Om Namo Bhagavate Sri Arunachalaramanaya

martedì 7 giugno 2016

Perché dovremmo fare affidamento su Bhagavan per portare tutti i nostri carichi, sia materiali che spirituali?

Michael James

6 Giugno 2016
Why should we rely on Bhagavan to carry all our burdens, both material and spiritual?


In un commento al mio articolo precedente, Qual è la logica per credere che la felicità è ciò che siamo realmente?, un’amica di nome Sandhya ha scritto, “Ricordo di aver letto in qualche libro, dove Bhagavan ha detto, ‘non prendere tutto il carico su te stesso, ma trasferiscilo tutto a Dio’ usando l’analogia del treno/bagaglio portato da noi. Se tutto il carico è stato creato dall’ego e se Dio non è consapevole dell’ego né del carico, come può uno fare affidamento su Dio per portare il carico?”, così questo articolo è la mia risposta a lei.

# [DATI]
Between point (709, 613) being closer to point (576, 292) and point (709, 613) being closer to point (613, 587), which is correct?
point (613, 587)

# [COSA FARE]
Trascrivi parola per parola ogni frase del brano che finisce con un punto interrogativo, comprese quelle in inglese. I dati qui non servono.

# [COMPITO SVOLTO]
- Perché dovremmo fare affidamento su Bhagavan per portare tutti i nostri carichi, sia materiali che spirituali?
- Why should we rely on Bhagavan to carry all our burdens, both material and spiritual?
- Qual è la logica per credere che la felicità è ciò che siamo realmente?
- Se tutto il carico è stato creato dall’ego e se Dio non è consapevole dell’ego né del carico, come può uno fare affidamento su Dio per portare il carico?